The family also has incurred significant travel expenses and expenses at preparing their home for Delylah’s arrival in mid- October.

“We are converting our dining room to be her nursery, because we can’t get her equipment upstairs to the second floor and we have no heating and air conditioning up there,” Leslie said.

“We also need to upgrade our electrical so that it accommodates the machines and have our air ducts and vents cleaned. And we’ll be buying a generator to take precautions in case the power goes out. She’ll have another heart surgery; this will be an ongoing thing for several years for her.”

It’s difficult for them to come to grips with accepting financial help for those expenses. But they are grateful, they said, for what the community is doing.

“She’s become an important part of people’s lives, and they’ve become invaluable to her,” B.J. said. “Coming out of school, we chose to stay put, and we’re glad we did.
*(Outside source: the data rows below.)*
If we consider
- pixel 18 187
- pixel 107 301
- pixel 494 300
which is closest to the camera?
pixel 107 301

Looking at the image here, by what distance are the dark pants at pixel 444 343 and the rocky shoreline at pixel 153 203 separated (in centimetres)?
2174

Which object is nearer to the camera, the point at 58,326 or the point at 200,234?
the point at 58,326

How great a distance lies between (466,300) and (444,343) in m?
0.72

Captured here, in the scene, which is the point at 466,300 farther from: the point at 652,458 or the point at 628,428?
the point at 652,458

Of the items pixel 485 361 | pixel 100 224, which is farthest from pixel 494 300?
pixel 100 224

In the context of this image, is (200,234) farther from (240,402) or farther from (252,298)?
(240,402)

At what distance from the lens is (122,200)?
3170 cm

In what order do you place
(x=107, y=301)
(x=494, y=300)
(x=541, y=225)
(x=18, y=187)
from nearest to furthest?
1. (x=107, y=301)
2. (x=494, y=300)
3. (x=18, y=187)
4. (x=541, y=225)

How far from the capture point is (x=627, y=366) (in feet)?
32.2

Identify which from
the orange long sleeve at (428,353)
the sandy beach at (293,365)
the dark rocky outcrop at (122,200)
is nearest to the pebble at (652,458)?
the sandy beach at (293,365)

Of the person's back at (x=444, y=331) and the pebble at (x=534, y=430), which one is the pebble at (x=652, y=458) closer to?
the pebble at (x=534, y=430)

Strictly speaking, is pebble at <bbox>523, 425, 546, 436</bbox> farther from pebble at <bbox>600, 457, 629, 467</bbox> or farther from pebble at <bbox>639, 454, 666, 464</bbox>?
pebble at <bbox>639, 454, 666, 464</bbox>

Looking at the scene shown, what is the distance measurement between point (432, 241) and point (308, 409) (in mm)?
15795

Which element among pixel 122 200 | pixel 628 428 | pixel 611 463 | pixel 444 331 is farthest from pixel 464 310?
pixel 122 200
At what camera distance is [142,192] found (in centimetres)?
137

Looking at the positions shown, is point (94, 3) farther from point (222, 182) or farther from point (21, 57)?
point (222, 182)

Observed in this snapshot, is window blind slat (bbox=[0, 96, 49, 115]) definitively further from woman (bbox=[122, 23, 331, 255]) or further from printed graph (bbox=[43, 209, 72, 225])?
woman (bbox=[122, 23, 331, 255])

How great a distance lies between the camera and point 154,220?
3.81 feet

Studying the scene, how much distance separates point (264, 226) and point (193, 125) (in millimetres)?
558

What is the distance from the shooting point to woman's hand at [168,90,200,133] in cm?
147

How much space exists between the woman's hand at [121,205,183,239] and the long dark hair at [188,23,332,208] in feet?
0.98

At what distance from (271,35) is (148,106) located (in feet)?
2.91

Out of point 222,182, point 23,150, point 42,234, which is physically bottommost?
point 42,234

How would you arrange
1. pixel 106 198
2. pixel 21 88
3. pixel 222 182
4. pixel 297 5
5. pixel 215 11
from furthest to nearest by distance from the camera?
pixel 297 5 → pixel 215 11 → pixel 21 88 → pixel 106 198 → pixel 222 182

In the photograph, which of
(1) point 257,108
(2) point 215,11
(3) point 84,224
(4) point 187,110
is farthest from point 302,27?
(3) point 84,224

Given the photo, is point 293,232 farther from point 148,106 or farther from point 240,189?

It’s an entire community that’s aware and involved.”

¦ TESTING REVEALED Delylah was born with Tetralogy of Fallot, a congenital heart defect that involves four anatomical abnormalities. Further testing also revealed she has a chromosome disorder known as DiGeorge syndrome.

¦ IT CAN MANIFEST ITSELF in many ways, including learning delays, schizophrenia, a loss of hearing, a low immune system, missing thymus and facial deformity. A few, like facial deformities, have been crossed off the list for Delylah. With others, it is too early to tell.